Przeczytaj także
Od nowego roku opłaty za ciepło w Kielcach mogą wzrosnąć o prawie 30 proc. – poinformował w piątek Arkadiusz Bąk prezes Miejskiego Przedsiębiorstwa i Energetyki Cieplnej. Zaznaczył, że podwyżka to efekt decyzji producenta ciepła, czyli spółki PGE Energia Ciepła (PGE EC).
Bąk zwrócił uwagę, że w tym roku sezon ciepłowniczy zaczął się z dużym opóźnieniem, ze względu na ciepły wrzesień i październik. Natomiast – jak podkreślił – nie oznacza to, że koszty ogrzewania mieszkań będą niższe. Prezes MPEC poinformował, że w ostatnich dniach do spółki wpłynęło pismo PGE EC o podniesieniu cen ciepła o prawie 30 proc. (26,7 proc).
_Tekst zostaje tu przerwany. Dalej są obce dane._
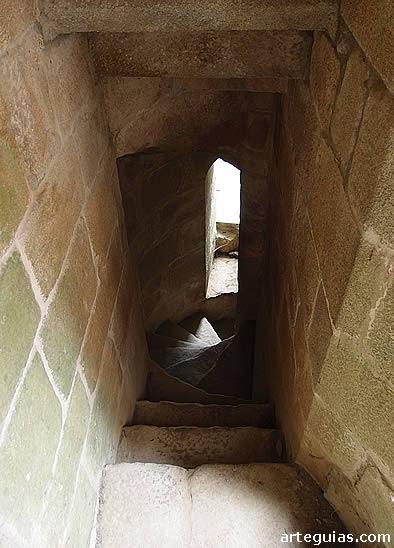 Una de las dos escaleras que conduce a la cripta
Nowe stawki mają obowiązywać od 3 listopada.
„Niestety, znowu dowiadujemy się tego w trakcie sezonu grzewczego” – mówił w piątek Bąk.
Dodawał, że „MPEC nie zdąży zareagować w stosownym czasie na podwyższenie taryfy”. Tłumaczył, że spółka może się rozliczać ze swoimi odbiorcami po starej cenie, a ostatecznie różnice pomiędzy starą i nową taryfą musi ponieść MPEC, „a summa summarum właściciel spółki, czyli miasto”.
„To jest bomba z opóźnionym zapłonem. Podniesione o 30 proc. ceny ciepła dla Kielc ze strony państwowej spółki odbiją w przyszłym roku, ale jeszcze w tym sezonie grzewczym – w styczniu, lutym, marcu, podwyżką cen ze 99 zł do 139 zł za gigadżul (GJ). Z tym +kukułczym jajem+ zostanie pozostawiony samorząd miasta Kielc i spółka MPEC. Chyba że jakieś regulacje jeszcze zostaną wprowadzone, które dadzą samorządom więcej oddechu przynajmniej do końca sezonu grzewczego i pozwolą z takimi zmianami sobie poradzić” – dodał.
„Podkreślamy, że w 80 proc. pieniądze, które płacą mieszkańcy Kielc za ciepło, idą do spółki państwowej. Zaledwie 20 proc. zostaje w mieście na pokrycie całej obsługi rurociągów” – mówił Bąk, dodając, że ceny za dystrybucje energii wzrosły o 4 zł.
Prezes MPEC zapewnił, że miasto dąży do częściowego uniezależnienia się od dostaw ciepła ze strony PGE EC. „Dywersyfikacja jest absolutnie konieczna, aby móc chronić mieszkańców przed takimi skokowymi zmianami cen. Nie mamy wpływu na +górę+, ale mamy wpływ na to, żeby dopuścić więcej źródeł niż jedno” – podkreślił.
Jednym z pomysłów na obniżenie cen energii ma być rozwój Kieleckiego Klastra Energii, do którego weszło 11 podmiotów, to m.in.: Targi Kielce, Uniwersytet Jana Kochanowskiego i Politechnika Świętokrzyska. Grupa ma wspólnie zająć się m.in. wytwarzaniem energii z odnawialnych źródeł. Bąk poinformował, że we wrześniu złożono wniosek do KPO na przygotowanie koncepcji rozwoju klastra. Dokument został już formalnie zatwierdzony i znalazł się w grupie wniosków, które jako pierwsze będą miały szansę na dofinansowanie.
Zgodnie z obowiązującą ustawą o wsparciu odbiorców ciepła firmy ciepłownicze w rozliczeniach z odbiorcami mają stosować najkorzystniejszy dla nich jeden z trzech obowiązujących systemów wsparcia. Pierwszy przewiduje, że cena wytwarzania ciepła – bez uwzględniania kosztów dystrybucji – nie może przekroczyć ustawowego pułapu 150,95 zł za gigadżul ciepła wytwarzanego z gazu oraz 103,82 zł za gigadżul ciepła z pozostałych źródeł, w tym węgla. Jednocześnie ceny netto nie mogą wzrosnąć o więcej niż 40 proc. w stosunku do cen z 30 września 2022 r. Trzecia możliwość bazuje wprost na zatwierdzanych przez prezesa URE taryfach firm ciepłowniczych.